Page-level text extractions:
■ ■ ■ ■

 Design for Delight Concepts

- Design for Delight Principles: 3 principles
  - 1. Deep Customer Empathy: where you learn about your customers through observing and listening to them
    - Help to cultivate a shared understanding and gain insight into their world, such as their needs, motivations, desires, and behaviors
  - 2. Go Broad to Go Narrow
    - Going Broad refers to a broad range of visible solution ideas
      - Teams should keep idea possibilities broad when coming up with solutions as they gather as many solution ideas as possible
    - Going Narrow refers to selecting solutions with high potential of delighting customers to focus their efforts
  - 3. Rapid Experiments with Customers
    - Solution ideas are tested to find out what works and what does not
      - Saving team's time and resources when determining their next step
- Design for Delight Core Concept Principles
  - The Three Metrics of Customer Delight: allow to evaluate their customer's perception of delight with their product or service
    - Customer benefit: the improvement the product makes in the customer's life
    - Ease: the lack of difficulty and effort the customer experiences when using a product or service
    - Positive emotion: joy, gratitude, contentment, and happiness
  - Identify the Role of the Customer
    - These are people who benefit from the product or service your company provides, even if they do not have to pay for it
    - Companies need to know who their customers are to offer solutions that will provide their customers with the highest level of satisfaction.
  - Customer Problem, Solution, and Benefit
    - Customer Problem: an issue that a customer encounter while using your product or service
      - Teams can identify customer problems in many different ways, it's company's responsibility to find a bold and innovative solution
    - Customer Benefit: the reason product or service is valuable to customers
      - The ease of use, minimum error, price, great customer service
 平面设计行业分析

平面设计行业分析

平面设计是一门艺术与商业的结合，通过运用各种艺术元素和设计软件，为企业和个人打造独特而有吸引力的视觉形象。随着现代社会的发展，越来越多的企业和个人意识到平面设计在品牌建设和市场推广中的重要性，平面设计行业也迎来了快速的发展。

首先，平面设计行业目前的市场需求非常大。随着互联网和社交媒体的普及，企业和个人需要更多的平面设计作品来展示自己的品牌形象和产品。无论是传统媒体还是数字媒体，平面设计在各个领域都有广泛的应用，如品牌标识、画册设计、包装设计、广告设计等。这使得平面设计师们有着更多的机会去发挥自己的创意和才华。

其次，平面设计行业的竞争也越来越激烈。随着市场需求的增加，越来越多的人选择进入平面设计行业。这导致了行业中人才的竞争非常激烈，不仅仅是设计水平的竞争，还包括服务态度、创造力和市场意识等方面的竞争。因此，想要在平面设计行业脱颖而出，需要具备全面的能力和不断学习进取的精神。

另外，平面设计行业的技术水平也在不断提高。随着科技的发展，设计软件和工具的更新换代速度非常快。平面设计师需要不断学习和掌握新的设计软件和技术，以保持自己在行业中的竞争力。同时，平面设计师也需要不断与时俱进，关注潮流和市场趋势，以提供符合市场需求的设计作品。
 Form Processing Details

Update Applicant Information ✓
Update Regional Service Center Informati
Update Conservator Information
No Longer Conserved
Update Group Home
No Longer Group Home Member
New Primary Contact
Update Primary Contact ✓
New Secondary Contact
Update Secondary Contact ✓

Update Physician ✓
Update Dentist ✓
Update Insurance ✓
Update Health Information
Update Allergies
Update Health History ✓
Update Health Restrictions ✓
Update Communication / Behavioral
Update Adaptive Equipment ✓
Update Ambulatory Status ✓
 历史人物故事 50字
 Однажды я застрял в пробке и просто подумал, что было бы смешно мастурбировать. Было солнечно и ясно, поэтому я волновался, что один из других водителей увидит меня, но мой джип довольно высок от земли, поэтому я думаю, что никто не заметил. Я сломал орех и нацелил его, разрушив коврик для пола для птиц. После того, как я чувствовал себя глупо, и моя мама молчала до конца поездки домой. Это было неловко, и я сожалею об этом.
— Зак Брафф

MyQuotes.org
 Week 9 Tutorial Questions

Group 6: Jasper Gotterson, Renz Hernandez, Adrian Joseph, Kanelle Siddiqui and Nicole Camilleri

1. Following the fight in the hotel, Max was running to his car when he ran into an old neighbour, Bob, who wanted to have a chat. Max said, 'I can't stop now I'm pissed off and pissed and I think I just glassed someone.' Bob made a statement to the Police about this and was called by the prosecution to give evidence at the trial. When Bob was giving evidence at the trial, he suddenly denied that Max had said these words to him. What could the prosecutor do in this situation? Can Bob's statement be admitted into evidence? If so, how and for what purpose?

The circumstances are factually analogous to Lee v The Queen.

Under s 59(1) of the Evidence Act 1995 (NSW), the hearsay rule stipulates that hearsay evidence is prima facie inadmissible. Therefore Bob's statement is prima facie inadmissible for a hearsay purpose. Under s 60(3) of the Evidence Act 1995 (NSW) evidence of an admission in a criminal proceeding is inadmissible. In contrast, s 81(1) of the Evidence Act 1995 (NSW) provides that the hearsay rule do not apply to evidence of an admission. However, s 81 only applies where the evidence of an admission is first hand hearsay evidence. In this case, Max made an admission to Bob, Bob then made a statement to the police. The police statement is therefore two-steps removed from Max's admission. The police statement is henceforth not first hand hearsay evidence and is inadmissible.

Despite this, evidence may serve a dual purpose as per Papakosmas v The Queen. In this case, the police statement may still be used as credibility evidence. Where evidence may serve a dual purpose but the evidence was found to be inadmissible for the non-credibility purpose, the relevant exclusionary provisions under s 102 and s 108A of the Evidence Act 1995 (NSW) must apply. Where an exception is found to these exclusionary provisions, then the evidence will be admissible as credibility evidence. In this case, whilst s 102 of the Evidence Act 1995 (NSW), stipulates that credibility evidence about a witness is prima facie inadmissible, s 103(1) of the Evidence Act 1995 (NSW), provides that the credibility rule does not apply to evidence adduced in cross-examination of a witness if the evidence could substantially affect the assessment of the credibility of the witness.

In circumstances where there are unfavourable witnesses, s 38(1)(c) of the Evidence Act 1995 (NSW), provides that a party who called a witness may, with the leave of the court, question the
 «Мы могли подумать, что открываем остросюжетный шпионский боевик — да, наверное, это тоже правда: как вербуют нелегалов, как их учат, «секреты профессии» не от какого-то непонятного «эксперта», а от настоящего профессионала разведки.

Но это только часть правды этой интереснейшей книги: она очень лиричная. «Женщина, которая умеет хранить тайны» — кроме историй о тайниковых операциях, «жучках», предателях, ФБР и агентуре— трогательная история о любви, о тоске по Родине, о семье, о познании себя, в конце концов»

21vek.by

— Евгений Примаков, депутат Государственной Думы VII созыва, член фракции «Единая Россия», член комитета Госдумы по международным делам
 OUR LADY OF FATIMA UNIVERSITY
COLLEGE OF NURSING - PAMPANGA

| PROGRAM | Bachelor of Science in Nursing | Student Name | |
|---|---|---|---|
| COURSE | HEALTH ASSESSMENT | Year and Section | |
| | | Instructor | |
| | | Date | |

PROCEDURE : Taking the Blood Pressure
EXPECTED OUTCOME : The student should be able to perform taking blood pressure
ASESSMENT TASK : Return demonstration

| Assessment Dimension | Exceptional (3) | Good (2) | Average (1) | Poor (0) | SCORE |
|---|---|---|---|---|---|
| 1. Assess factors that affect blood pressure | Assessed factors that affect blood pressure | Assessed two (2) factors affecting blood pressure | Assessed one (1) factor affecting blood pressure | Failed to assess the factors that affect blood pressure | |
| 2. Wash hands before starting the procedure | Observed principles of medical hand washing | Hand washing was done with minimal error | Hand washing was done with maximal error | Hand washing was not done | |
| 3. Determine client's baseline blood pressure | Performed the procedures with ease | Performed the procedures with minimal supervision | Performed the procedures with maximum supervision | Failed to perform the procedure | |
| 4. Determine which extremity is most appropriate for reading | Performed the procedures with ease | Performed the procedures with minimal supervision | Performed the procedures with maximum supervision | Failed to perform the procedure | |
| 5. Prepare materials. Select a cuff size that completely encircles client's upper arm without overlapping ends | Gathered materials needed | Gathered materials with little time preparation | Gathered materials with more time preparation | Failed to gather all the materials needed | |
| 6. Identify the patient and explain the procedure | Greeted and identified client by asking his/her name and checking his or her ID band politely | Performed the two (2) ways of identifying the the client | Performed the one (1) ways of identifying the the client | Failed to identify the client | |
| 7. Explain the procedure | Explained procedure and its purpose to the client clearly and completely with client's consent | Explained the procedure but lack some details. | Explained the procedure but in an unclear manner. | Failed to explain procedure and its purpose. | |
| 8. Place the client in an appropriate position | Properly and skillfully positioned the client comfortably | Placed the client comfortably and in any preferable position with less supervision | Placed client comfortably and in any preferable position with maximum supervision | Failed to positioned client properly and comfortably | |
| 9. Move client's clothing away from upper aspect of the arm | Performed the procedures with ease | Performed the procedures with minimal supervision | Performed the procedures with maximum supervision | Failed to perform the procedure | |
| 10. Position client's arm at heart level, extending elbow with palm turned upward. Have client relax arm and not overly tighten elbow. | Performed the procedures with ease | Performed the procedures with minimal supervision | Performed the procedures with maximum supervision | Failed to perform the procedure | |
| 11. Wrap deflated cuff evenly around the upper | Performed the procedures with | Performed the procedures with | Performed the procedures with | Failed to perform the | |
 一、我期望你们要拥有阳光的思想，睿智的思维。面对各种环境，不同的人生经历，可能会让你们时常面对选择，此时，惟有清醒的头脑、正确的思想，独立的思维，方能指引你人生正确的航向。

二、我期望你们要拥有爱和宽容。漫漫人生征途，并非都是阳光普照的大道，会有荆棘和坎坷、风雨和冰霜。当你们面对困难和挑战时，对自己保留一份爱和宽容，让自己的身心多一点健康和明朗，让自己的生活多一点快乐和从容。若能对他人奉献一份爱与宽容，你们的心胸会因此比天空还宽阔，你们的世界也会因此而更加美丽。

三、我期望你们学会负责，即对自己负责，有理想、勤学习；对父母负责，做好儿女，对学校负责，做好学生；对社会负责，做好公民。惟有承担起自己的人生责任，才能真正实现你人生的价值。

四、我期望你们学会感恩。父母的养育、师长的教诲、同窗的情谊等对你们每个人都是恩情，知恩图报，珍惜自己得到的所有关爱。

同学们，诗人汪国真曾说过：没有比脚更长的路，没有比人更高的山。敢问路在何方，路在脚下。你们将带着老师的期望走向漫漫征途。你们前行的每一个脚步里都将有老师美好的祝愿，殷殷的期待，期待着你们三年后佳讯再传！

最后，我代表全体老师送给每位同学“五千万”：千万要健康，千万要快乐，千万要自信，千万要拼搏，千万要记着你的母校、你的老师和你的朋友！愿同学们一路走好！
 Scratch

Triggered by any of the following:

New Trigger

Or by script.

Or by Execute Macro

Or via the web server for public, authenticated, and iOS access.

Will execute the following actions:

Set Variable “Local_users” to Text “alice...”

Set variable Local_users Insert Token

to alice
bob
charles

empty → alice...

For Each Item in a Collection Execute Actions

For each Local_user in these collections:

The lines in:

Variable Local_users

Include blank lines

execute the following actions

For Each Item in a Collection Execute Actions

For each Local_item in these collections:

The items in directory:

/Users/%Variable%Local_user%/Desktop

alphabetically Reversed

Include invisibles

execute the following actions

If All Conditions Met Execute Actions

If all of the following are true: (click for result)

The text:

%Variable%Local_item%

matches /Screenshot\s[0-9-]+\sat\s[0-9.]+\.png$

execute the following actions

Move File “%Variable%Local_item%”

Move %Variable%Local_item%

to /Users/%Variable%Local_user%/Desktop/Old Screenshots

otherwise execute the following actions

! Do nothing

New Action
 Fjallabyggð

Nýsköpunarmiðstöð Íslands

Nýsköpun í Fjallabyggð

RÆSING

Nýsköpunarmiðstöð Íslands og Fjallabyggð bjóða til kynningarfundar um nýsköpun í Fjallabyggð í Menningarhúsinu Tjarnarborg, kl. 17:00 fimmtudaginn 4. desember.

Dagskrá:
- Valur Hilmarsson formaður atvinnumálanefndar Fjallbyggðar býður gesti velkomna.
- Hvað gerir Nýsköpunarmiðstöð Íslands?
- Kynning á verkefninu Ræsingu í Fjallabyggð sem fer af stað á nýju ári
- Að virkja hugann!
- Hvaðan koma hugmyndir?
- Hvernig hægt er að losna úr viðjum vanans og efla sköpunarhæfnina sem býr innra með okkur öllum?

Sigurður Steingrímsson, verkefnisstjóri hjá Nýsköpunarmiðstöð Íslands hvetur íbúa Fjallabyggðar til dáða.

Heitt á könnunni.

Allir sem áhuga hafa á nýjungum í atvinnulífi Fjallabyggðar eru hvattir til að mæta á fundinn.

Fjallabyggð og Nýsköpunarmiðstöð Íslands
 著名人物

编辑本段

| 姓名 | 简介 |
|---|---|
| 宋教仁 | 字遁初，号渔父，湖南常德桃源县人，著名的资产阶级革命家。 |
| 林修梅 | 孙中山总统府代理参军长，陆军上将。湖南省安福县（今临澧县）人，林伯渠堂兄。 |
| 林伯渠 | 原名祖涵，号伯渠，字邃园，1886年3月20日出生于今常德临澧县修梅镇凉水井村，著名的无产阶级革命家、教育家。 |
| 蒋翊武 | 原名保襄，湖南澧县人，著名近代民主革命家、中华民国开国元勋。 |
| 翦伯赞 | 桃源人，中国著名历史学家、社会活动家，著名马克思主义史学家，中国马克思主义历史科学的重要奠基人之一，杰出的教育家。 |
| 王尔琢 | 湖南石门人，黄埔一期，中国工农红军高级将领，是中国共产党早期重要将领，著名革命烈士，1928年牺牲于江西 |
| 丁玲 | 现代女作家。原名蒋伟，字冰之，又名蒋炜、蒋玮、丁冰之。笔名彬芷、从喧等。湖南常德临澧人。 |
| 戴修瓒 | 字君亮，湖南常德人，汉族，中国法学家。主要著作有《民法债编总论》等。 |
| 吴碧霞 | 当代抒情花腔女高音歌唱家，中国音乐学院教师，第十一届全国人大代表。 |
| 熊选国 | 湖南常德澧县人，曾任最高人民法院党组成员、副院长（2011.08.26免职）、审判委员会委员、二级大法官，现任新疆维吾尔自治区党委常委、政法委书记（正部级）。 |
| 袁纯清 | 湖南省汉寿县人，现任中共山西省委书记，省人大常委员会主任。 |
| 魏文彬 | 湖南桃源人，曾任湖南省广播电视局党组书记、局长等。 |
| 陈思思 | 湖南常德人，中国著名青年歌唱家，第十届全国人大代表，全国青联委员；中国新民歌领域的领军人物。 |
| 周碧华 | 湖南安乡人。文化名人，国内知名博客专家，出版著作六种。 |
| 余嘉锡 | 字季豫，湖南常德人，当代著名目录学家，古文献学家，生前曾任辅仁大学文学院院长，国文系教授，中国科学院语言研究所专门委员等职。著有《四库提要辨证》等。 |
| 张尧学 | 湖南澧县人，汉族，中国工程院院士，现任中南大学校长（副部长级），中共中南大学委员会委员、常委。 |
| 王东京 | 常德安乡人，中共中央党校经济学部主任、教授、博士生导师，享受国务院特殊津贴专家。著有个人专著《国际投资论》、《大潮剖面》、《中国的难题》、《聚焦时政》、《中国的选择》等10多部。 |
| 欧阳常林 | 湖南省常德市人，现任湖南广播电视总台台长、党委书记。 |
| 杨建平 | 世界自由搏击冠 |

■ ■ ■ ■

The task: Copy out only the lines above from the one with "No Longer Conserved" to the one with "Update Communication / Behavioral", inclusive, exactly as they stand.

Answer section:
No Longer Conserved
Update Group Home
No Longer Group Home Member
New Primary Contact
Update Primary Contact ✓
New Secondary Contact
Update Secondary Contact ✓

Update Physician ✓
Update Dentist ✓
Update Insurance ✓
Update Health Information
Update Allergies
Update Health History ✓
Update Health Restrictions ✓
Update Communication / Behavioral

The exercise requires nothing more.